Comme le monde est vaste,
Comme le monde est froid
Quand on n’a que soi.
Réalisées aux pastels secs, les illustrations tout aussi réalistes qu’oniriques nous plongent dans le Japon féodal. L’autrice, quant à elle, joue avec les onomatopées japonaises pour rythmer son récit. Des shiku shiku aux gaba gaba, en passant par les doki doki, leur usage se joint parfaitement à son style inspiré des haïku et vient nous plonger dans l’ambiance nippone tout en ravissant les plus jeunes lecteurs !

Gaba gaba
Bruisse la soie
Dans l’atelier de maître Toba
Pas d’autre bruit
Si ce n’est les pas de Yuki
La petite souris.
Il fait,
Il connaît,
Elle se tait.
Ce conte traditionnel met en scène Yuki, une petite souris qui souhaite apprendre à tisser auprès de maître Toba. Mais « l’élève assidue / N’est pas la bienvenue » car « Les souris ne font pas de broderie ! »… Mais si, dans ce monde patriarcal, la souris était en réalité une jeune fille, une femme dont la place n’est pas à la création mais aux fourneaux ? Comme souvent dans les contes, l’histoire qui se tisse en filigrane, derrière les motifs des kimonos, est bien plus profonde qu’il n’y paraît ! L’autrice précise ainsi à la fin de l’ouvrage :
Bien loin de l’archétype de la femme docile, Yukino incarne la volonté de se construire un destin.
Sorti en fin d’année dernière, en grand format cartonné, Les Cils du Loup s’adresse aux enfants à partir de 6 ans, mais il ravira tout autant les parents et les passionnés du Japon ou d’histoires merveilleuses.
Omoiyari, D’où viennent les contes – Marie-Alice Harel

Continuons notre présentation des ouvrages de Cipango par le dénommé Omoiyari, D’où viennent les contes. Omoiyari, c’est l’un de ces petits trésors sur lesquels nous tombons parfois au détour d’une librairie : un livre de petit format qui sous ses airs tout simples recèle à la fois des illustrations magnifiques et des textes enchanteurs. Cet ouvrage de l’autrice et dessinatrice Marie-Alice Harel peut se lire autant comme une histoire courte illustrée qui nous narre la naissance des contes, qu’à la manière d’un recueil de dessins composés autour de quatorze thèmes.
À la fin de l’ouvrage, le lecteur trouvera une sorte de sommaire des illustrations, dont le nom est écrit en japonais (retranscrits en alphabet romain) et en français.
Inspiré par la culture et les croyances du Japon traditionnel, Omoiyari abrite un lieu imaginaire où les contes prennent forme et vivent en harmonie avec les humains.
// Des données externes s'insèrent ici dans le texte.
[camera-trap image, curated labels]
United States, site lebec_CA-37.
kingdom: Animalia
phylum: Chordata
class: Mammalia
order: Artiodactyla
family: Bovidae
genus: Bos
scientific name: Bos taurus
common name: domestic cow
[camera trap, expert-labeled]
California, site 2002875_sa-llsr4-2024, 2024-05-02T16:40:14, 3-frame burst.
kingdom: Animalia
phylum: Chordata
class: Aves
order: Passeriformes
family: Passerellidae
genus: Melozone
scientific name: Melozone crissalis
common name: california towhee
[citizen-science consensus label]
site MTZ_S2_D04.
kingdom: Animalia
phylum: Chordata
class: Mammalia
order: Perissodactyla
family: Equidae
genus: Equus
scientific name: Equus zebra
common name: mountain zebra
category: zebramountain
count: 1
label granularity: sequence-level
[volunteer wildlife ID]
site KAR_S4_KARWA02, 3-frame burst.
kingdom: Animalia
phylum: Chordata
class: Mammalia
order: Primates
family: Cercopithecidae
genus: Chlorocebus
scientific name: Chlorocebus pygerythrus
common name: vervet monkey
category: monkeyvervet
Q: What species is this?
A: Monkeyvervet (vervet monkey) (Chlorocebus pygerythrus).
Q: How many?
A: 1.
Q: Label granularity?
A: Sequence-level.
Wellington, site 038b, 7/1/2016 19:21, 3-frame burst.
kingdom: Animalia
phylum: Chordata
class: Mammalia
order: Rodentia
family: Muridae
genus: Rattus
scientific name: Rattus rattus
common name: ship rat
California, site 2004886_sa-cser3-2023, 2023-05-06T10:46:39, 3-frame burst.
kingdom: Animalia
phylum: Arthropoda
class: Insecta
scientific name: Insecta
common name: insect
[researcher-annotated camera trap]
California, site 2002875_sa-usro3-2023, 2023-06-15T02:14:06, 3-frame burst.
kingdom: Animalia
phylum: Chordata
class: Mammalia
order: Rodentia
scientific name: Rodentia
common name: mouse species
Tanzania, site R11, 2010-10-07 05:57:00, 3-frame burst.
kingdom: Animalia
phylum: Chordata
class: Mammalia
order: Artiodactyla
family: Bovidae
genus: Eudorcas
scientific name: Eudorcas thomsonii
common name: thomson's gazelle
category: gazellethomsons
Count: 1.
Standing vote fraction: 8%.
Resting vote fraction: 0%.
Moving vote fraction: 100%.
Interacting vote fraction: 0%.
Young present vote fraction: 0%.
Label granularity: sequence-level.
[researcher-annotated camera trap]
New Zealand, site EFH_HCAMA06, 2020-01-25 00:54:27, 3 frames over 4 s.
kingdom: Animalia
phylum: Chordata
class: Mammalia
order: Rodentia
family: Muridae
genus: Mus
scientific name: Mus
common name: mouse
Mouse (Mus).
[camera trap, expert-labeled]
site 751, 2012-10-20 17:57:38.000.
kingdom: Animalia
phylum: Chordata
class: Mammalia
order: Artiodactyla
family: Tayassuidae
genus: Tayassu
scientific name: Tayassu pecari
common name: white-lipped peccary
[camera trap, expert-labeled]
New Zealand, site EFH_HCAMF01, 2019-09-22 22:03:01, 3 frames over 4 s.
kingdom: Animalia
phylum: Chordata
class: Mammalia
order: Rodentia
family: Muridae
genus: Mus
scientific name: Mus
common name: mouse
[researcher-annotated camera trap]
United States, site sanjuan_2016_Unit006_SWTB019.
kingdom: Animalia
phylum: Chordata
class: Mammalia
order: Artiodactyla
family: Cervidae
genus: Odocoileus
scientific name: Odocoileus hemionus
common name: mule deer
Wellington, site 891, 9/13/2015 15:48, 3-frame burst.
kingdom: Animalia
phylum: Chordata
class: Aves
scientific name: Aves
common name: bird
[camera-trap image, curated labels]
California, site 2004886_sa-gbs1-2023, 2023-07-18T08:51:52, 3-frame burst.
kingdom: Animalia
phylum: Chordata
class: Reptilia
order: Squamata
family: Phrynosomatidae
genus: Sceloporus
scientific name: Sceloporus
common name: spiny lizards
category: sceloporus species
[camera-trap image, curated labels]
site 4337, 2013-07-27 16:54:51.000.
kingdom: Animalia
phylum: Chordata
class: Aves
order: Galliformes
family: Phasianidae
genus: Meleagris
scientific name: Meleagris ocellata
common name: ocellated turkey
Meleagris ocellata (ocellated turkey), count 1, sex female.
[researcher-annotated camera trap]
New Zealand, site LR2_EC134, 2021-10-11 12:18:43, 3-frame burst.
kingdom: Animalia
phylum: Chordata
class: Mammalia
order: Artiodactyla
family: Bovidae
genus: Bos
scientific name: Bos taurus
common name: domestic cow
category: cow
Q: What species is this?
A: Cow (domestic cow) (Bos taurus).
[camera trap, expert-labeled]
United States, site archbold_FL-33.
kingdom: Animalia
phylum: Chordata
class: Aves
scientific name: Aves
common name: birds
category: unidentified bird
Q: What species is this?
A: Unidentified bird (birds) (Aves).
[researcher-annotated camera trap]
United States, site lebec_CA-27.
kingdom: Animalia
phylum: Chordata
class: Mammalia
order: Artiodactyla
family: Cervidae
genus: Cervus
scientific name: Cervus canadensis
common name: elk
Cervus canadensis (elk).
Les textes, minimalistes, font face à une pleine page d’illustration. « Foyer », « Bienveillance », « Amitié », « Printemps », « Gardien », « Festival », « Trésor », « Souffrance », « Conférence », « Eau », « Air », « Symbiose », « Disparition » et « Espoir » sont autant de thèmes qui appellent l’illustration… Comme des mots, jetés au hasard, qui peu à peu créent une histoire.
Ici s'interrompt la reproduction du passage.